Now, on the far side of the river, I could make out the first of the spider tanks. Turret questing left and right, poised in the fringe of vegetation at the water’s edge. Set against the scorpion gun’s ponderous bulk, they were flimsy-looking machines, smaller even than the manned versions I’d murdered on worlds like Sharya and Adoracion, but they were aware and alert in a way that a human crew could never be. I wasn’t looking forward to the next ten minutes.

Deep in the combat sleeve, the chemistry of violence stirred like a snake, and called me a liar.

A second tank, then a third, stepping delicately into the swift flow of the river.
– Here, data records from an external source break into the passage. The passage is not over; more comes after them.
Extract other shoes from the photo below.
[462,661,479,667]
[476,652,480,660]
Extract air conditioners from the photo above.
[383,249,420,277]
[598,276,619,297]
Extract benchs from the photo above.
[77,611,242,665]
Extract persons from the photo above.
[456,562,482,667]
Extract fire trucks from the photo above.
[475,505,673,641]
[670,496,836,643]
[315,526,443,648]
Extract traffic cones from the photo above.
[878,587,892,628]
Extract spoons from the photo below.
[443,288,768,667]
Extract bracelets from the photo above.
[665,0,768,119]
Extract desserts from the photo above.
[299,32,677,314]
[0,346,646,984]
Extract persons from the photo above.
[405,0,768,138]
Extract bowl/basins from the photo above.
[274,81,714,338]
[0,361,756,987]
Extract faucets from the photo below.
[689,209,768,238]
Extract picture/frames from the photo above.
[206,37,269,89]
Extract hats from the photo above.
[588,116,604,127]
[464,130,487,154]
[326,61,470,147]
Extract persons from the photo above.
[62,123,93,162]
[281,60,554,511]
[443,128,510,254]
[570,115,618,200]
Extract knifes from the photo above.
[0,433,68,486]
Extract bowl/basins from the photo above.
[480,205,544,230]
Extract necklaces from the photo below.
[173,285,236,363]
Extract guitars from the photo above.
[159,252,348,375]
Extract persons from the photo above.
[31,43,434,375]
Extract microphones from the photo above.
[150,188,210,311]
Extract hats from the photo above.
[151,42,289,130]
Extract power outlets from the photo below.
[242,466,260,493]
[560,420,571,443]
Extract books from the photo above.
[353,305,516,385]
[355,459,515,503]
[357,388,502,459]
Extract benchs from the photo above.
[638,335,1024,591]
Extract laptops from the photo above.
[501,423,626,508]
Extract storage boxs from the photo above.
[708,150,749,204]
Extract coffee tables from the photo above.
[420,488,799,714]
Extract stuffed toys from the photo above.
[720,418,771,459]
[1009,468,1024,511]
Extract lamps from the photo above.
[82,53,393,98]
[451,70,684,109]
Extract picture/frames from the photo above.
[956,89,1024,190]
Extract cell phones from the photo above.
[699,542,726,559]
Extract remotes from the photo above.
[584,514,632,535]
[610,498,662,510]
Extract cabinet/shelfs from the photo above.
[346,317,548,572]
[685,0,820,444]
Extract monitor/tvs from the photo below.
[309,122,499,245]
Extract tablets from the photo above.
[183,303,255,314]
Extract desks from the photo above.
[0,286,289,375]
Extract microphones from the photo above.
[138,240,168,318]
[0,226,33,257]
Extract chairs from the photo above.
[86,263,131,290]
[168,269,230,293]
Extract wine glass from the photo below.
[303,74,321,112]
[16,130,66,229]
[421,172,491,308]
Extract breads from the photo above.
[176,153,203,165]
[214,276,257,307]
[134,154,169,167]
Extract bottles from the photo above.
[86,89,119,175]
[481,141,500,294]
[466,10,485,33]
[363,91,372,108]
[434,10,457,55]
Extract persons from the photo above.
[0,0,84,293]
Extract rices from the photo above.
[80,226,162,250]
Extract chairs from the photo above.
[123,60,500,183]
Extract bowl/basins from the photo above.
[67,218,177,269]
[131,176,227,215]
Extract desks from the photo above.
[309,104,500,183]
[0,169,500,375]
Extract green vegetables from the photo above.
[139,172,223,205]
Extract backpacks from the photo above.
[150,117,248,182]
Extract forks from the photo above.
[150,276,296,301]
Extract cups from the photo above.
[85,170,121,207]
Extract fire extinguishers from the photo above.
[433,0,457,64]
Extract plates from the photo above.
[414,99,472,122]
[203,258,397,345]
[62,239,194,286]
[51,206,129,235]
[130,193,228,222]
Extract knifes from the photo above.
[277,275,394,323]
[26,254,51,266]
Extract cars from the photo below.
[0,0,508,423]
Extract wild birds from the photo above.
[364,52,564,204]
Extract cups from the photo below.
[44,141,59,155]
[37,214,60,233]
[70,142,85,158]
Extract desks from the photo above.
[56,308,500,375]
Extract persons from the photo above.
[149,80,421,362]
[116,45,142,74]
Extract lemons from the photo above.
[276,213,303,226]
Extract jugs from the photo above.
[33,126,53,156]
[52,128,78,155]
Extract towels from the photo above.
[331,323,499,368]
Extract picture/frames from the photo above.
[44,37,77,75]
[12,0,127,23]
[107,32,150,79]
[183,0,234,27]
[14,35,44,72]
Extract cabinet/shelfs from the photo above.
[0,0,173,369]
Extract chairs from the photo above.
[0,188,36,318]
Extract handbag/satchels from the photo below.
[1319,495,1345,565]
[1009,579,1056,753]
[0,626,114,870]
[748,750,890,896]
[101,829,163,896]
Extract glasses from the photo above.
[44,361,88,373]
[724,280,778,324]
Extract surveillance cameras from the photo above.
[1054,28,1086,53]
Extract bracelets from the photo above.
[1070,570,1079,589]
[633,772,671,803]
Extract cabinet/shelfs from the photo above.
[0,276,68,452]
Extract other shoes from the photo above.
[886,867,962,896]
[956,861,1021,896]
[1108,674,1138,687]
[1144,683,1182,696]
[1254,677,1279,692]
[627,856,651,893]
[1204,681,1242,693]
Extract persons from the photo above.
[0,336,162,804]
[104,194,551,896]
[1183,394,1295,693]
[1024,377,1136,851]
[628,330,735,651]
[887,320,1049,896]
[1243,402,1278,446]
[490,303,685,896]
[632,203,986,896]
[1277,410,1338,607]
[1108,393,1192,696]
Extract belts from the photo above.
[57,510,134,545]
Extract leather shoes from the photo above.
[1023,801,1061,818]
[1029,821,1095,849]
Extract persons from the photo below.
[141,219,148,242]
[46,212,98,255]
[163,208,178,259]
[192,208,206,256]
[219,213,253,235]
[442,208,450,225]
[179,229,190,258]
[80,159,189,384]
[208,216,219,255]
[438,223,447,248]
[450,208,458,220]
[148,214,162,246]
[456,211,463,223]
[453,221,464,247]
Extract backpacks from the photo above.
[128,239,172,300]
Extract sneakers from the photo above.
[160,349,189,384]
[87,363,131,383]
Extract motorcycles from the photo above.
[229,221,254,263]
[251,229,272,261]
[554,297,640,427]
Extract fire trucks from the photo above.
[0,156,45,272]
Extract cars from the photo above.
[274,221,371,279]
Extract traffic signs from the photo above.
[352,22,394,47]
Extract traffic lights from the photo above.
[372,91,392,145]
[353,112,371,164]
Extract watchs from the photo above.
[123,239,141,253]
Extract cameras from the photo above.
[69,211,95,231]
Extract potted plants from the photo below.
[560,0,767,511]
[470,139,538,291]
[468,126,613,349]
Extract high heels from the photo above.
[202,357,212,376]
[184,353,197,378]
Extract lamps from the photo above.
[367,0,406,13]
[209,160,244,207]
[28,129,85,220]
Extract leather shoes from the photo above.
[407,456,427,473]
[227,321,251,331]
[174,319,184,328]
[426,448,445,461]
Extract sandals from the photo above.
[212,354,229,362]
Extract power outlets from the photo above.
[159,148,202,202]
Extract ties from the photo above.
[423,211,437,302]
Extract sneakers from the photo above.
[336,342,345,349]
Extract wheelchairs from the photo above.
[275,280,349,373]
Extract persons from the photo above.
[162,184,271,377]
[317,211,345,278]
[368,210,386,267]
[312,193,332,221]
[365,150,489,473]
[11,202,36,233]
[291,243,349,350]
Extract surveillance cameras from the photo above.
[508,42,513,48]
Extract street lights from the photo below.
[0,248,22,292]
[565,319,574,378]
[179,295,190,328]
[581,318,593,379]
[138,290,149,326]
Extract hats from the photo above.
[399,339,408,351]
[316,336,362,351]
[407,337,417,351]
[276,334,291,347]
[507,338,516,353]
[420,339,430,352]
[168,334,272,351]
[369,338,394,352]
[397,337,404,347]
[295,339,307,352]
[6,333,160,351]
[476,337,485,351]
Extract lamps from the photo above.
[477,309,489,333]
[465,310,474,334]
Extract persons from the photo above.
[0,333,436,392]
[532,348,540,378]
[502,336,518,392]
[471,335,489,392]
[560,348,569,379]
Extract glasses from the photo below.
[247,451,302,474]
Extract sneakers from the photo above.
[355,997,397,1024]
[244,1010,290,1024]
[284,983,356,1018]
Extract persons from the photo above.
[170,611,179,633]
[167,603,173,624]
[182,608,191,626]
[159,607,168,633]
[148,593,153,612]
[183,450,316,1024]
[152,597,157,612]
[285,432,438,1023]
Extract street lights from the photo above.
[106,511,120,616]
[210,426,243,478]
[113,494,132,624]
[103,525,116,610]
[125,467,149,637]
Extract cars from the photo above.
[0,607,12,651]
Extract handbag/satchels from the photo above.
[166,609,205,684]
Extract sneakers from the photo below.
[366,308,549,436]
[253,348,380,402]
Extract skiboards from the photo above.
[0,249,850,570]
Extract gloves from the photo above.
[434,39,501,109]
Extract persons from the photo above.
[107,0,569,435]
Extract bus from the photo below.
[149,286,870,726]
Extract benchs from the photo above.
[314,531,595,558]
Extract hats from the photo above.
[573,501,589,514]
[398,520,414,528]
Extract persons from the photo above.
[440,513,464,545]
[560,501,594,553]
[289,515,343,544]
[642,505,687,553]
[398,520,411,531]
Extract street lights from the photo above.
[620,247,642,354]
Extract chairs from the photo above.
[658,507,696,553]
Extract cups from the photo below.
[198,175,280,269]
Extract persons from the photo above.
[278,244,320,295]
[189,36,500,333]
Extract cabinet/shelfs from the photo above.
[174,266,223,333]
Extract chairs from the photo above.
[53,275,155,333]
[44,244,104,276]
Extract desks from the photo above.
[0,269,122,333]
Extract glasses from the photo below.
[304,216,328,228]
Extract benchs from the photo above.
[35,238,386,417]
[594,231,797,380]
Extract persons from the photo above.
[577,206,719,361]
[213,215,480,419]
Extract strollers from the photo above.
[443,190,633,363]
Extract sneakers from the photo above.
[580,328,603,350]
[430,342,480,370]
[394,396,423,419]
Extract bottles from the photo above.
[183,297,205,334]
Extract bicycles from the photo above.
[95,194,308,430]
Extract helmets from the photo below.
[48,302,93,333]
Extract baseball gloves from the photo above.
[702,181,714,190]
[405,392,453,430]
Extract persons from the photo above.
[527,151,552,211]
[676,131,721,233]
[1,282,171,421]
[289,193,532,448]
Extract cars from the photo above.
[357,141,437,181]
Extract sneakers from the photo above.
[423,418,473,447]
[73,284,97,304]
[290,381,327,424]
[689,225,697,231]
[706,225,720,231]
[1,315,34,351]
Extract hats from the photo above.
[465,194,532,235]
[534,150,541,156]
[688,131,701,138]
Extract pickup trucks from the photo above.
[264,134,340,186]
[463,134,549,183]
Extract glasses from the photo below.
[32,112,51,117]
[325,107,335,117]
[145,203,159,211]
Karakuri scuttling along the bank beside them.

“Here we go, people.” A sharp whisper, for Jadwiga’s and my benefit.

The rest would already know, advised on the internal net in less time than it takes to form a conscious human thought. “Through the primary baffles. Move on my command.”

The self-propelled gun was past the little huddle of prefabs now. Lazlo and Kiyoka had taken up positions close to the river not two kilometres downstream of the base. The karakuri advance guard had to be almost on top of them by now. The undergrowth and long silver grass along the valley twitched in a dozen places with their passing. The rest kept pace with the bigger machines.

“Now!”

Fire bloomed, pale and sudden amidst the trees downstream. Orr, cutting loose against the first of the mech puppets.

“Go! Go!”

The lead spider tank staggered slightly in the water. I was already moving, a route down the rock I’d mapped out a couple of dozen times while I was waiting under the overhang. Cascading seconds, the Eishundo sleeve took over and put my hands and feet in place with engineered poise.